The request:
All records must be quoted exactly. Omit the pictures.

○ ○ ○ ○ ○ ○ ○

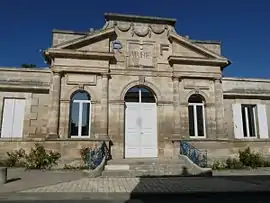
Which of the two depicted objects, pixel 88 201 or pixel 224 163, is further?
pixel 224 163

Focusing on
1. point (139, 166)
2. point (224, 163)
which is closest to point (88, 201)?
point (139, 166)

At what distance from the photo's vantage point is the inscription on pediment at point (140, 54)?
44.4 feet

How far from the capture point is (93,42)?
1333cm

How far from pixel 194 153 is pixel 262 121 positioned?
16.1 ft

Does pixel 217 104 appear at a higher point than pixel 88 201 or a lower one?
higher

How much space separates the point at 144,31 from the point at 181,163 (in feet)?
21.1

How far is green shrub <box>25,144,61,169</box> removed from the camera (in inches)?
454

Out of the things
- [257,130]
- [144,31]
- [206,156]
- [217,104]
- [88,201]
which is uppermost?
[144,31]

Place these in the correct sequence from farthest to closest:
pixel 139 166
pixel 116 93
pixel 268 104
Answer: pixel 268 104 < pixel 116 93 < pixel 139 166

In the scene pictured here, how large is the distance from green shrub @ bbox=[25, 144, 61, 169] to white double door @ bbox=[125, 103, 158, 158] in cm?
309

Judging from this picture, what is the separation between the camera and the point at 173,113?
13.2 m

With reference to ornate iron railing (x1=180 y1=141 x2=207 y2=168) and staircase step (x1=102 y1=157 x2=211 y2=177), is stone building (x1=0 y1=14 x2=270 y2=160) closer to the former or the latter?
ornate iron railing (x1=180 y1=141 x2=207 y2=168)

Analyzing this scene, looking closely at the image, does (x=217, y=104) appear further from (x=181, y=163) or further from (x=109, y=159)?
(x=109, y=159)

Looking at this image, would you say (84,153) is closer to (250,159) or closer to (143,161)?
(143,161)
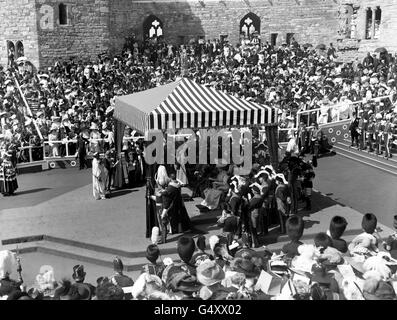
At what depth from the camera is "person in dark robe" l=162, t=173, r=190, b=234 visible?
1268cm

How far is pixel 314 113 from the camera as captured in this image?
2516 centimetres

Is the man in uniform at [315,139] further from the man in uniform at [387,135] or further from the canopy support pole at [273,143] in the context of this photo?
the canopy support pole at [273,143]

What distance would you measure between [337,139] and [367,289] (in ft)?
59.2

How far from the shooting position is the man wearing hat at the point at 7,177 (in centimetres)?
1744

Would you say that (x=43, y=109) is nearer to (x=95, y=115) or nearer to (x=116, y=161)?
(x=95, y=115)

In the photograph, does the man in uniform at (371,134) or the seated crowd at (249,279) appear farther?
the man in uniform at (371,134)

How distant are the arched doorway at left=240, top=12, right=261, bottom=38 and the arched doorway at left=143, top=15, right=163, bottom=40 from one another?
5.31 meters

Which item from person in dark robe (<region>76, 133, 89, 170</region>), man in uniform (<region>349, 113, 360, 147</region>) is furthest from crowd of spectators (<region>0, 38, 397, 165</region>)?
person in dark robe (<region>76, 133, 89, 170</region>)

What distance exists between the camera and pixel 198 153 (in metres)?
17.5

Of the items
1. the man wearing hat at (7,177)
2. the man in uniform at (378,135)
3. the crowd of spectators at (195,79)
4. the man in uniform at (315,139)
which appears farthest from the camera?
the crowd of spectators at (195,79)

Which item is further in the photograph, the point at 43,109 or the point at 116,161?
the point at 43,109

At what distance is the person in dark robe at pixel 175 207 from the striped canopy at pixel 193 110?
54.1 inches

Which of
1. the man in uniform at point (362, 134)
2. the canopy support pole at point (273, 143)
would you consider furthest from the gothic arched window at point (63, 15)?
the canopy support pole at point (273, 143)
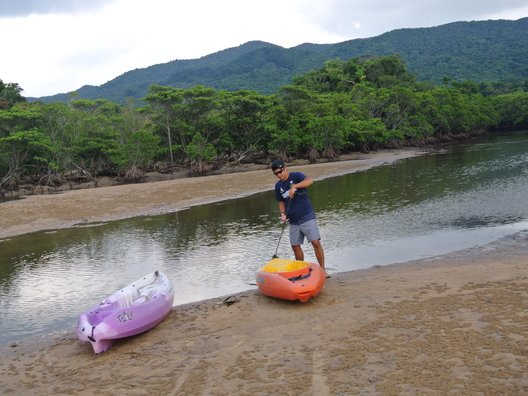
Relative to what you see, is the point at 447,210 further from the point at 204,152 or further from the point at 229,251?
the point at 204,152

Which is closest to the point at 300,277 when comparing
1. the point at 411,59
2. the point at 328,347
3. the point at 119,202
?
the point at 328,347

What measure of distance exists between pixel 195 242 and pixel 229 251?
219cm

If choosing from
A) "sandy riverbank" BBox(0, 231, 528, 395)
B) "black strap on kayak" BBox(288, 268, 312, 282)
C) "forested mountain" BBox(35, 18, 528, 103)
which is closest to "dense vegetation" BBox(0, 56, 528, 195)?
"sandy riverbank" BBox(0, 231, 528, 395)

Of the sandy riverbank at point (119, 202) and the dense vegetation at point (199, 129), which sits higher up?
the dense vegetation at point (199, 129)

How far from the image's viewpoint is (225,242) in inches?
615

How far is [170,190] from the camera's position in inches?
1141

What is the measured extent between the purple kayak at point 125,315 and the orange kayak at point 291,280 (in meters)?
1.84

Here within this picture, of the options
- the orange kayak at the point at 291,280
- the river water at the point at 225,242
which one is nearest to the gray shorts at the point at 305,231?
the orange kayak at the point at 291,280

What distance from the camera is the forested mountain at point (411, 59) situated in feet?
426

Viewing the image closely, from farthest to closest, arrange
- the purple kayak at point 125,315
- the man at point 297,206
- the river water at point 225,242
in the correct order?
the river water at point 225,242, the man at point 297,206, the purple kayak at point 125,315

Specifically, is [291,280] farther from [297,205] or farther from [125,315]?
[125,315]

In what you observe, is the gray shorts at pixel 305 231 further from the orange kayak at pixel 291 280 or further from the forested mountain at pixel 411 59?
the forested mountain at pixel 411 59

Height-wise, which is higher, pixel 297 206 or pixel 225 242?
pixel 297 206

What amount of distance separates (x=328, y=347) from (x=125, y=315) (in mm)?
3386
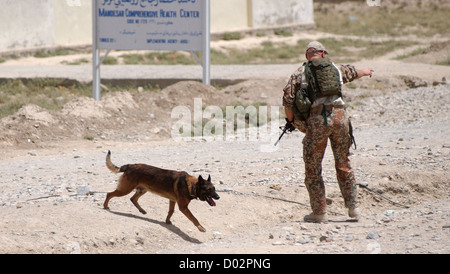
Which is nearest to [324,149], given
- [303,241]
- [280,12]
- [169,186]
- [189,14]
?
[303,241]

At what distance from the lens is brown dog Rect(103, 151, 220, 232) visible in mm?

○ ○ ○ ○ ○ ○ ○

Result:
Which of the two depicted objects, pixel 88 201 or pixel 224 163, is further?
pixel 224 163

Focusing on
1. point (139, 166)
2. point (224, 163)
which is closest to point (88, 201)?
point (139, 166)

At what distance from the photo's vantage point is the inscription on pediment at point (140, 54)?
44.4 feet

How far from the capture point is (93,42)?
1333cm

How far from pixel 194 153 is pixel 262 121 positioned?
16.1 ft

Does pixel 217 104 appear at a higher point than pixel 88 201 or a lower one?
higher

How much space separates the point at 144,31 from the point at 181,163 (in feet)?
21.1

How far is green shrub <box>25,144,61,169</box> removed from the camera (in inches)?
454

Out of the things
- [257,130]
- [144,31]
- [206,156]
- [217,104]
- [88,201]
which is uppermost?
[144,31]

Place these in the correct sequence from farthest to closest:
pixel 139 166
pixel 116 93
pixel 268 104
Answer: pixel 268 104 < pixel 116 93 < pixel 139 166

In the scene pictured here, how large is the distance from green shrub @ bbox=[25, 144, 61, 169] to white double door @ bbox=[125, 103, 158, 158] in cm?
309

Judging from this picture, what is the separation between the camera and the point at 173,113?
13.2 m

With reference to ornate iron railing (x1=180 y1=141 x2=207 y2=168) and staircase step (x1=102 y1=157 x2=211 y2=177), is stone building (x1=0 y1=14 x2=270 y2=160) closer to the former or the latter?
ornate iron railing (x1=180 y1=141 x2=207 y2=168)

Analyzing this scene, looking closely at the image, does (x=217, y=104) appear further from (x=181, y=163) or further from (x=109, y=159)?
(x=109, y=159)

Looking at this image, would you say (84,153) is closer to (250,159) or closer to (143,161)?
(143,161)
At what depth from the camera is "person in dark robe" l=162, t=173, r=190, b=234 visible?
1268cm

How far is pixel 314 113 from the camera as captured in this image?
2516 centimetres

Is the man in uniform at [315,139] further from the man in uniform at [387,135] or further from the canopy support pole at [273,143] in the context of this photo?
the canopy support pole at [273,143]

What distance would you measure between [337,139] and [367,289] (in ft)?
59.2

How far from the shooting position is the man wearing hat at the point at 7,177 (in centimetres)?
1744

Would you say that (x=43, y=109) is nearer to (x=95, y=115) or nearer to (x=116, y=161)?
(x=95, y=115)

In the photograph, does the man in uniform at (371,134) or the seated crowd at (249,279) appear farther?
the man in uniform at (371,134)

How distant are the arched doorway at left=240, top=12, right=261, bottom=38 and the arched doorway at left=143, top=15, right=163, bottom=40 from one another?
5.31 meters

Which item from person in dark robe (<region>76, 133, 89, 170</region>), man in uniform (<region>349, 113, 360, 147</region>) is furthest from crowd of spectators (<region>0, 38, 397, 165</region>)?
person in dark robe (<region>76, 133, 89, 170</region>)

What distance exists between the camera and pixel 198 153 (in metres)?
17.5

Of the items
1. the man wearing hat at (7,177)
2. the man in uniform at (378,135)
3. the crowd of spectators at (195,79)
4. the man in uniform at (315,139)
which appears farthest from the camera?
the crowd of spectators at (195,79)

Which item is further in the photograph, the point at 43,109 or the point at 116,161?
the point at 43,109

At what distance is the person in dark robe at pixel 175 207 from the striped canopy at pixel 193 110?
54.1 inches

Which of
1. the man in uniform at point (362, 134)
2. the canopy support pole at point (273, 143)
would you consider furthest from the gothic arched window at point (63, 15)?
the canopy support pole at point (273, 143)
Relative to what you see, is the point at 447,210 further from the point at 204,152 or further from the point at 229,251?
the point at 204,152

Which is closest to the point at 300,277 when comparing
1. the point at 411,59
2. the point at 328,347
3. the point at 119,202
?
the point at 328,347

What measure of distance exists between pixel 195 242 and pixel 229 251?
219cm

If choosing from
A) "sandy riverbank" BBox(0, 231, 528, 395)
B) "black strap on kayak" BBox(288, 268, 312, 282)
C) "forested mountain" BBox(35, 18, 528, 103)
which is closest to "dense vegetation" BBox(0, 56, 528, 195)?
"sandy riverbank" BBox(0, 231, 528, 395)

Of the sandy riverbank at point (119, 202) and the dense vegetation at point (199, 129), which sits higher up?
the dense vegetation at point (199, 129)

How far from the image's viewpoint is (225,242) in inches?
615

How far is [170,190] from the camera's position in inches?
1141

What is the measured extent between the purple kayak at point 125,315 and the orange kayak at point 291,280 (in meters)?
1.84

Here within this picture, of the options
- the orange kayak at the point at 291,280
- the river water at the point at 225,242
which one is nearest to the gray shorts at the point at 305,231?
the orange kayak at the point at 291,280

What distance from the camera is the forested mountain at point (411, 59) situated in feet?
426

Viewing the image closely, from farthest to closest, arrange
- the purple kayak at point 125,315
- the man at point 297,206
- the river water at point 225,242
in the correct order?
the river water at point 225,242, the man at point 297,206, the purple kayak at point 125,315

Specifically, is [291,280] farther from [297,205] or farther from [125,315]?
[125,315]

In what you observe, is the gray shorts at pixel 305 231 further from the orange kayak at pixel 291 280 or further from the forested mountain at pixel 411 59?
the forested mountain at pixel 411 59

Height-wise, which is higher, pixel 297 206 or pixel 225 242?
pixel 297 206

What amount of distance separates (x=328, y=347) from (x=125, y=315) (in mm)?
3386
Which is nearest to [324,149], given
- [303,241]
- [280,12]
- [169,186]
- [189,14]
?
[303,241]

At what distance from the lens is brown dog Rect(103, 151, 220, 232) visible in mm?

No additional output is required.